EUObserver reports that Austrian firm OMV, part of the Nabucco consortium, said on Wednesday (26 June) that Azerbaijan, the gas supplier, has opted for the rival "Tap" pipeline instead.

"[Azerbaijan's] Shah Deniz II consortium informed OMV, as a shareholder of Nabucco Gas Pipeline International, about the decision on their preferred gas transportation route to Europe. The Nabucco West project was not selected by the consortium," it noted on its website.
While Tap is also intended to bring "10 billion cubic metres (bcm) of gas a year from the Caspian region to EU countries in the next five or so years to Europe" by-passing Russia, it is less useful.
Tap is to run from the Turkish border via Greece, Albania and the Adriatic Sea, to Italy. Nabucco West was to have run from Turkey via Bulgaria, Romania and Hungary, to Austria.

Greece depends on Russian gas for 58 percent of consumption, while Italy's dependence is just 22 percent.

Neither country was badly hit in the 2008/2009 Russia-Ukraine gas crisis.

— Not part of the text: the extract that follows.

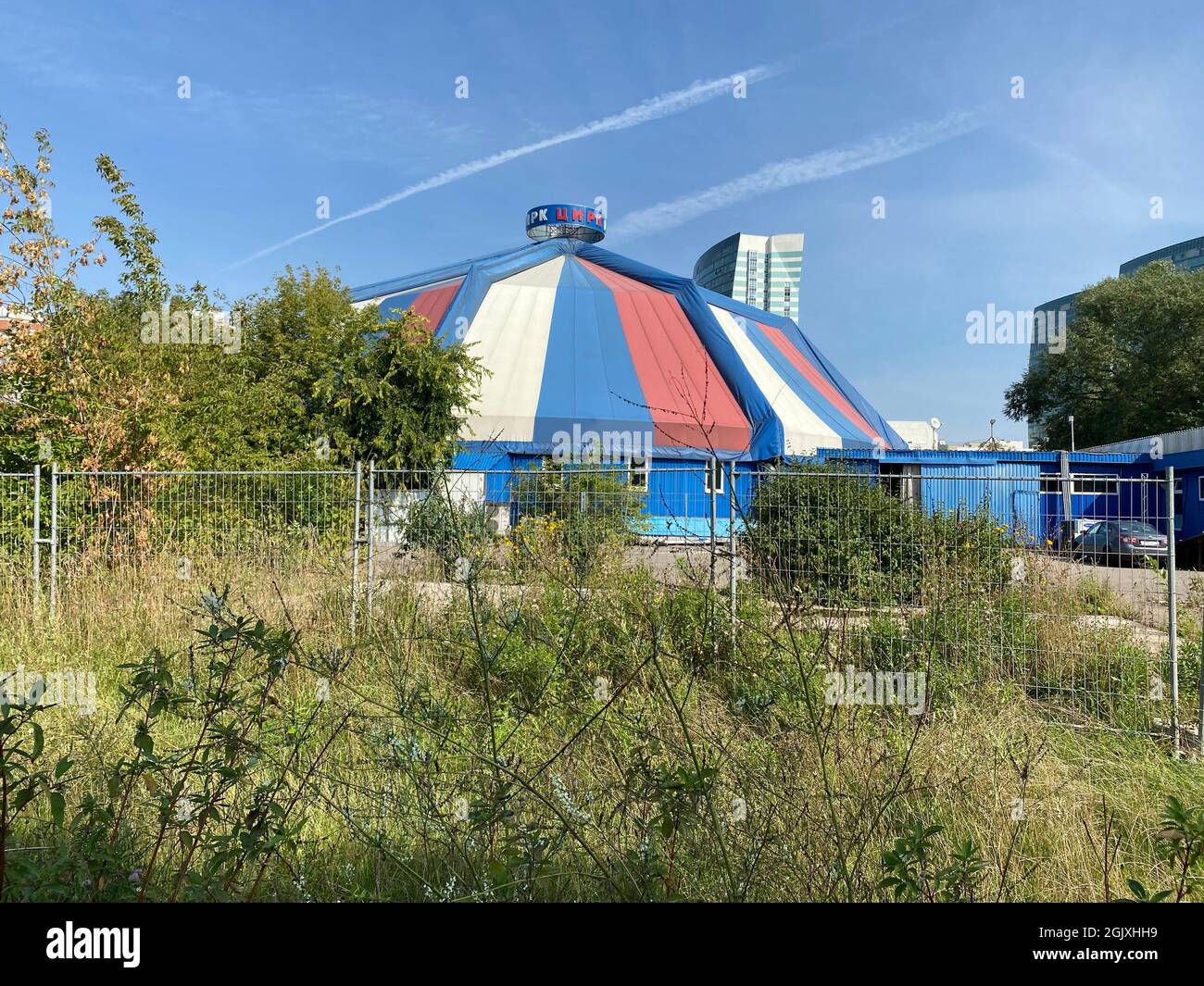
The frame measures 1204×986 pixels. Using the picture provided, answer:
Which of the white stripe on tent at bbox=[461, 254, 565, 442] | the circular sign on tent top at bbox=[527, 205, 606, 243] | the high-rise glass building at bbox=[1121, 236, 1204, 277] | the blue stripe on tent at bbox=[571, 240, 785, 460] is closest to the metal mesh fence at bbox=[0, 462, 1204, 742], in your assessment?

But in Bulgaria, which depends on Russia 100 percent, street lights went out in Sofia and electricity supplies to hospitals were put at risk. Dependency is also high in Hungary (56%) and Austria (52%).
If these plans go ahead certain countries will remain vulnerable to Russian pressure and, not to put too fine a point on it, blackmail. On the other hand, of course, Russia badly needs to sell its gas as its income relies almost entirely on raw produce like gas and oil.

Then again, President Ilhan Aliyev of Azerbaijan is no slouch when it comes to using the country's gas reserves to extract various concessions from the EU (though he is less likely to start putting pressures on individual member states) and is said to be delaying signing the Tap agreement till the autumn, that is the next presidential elections.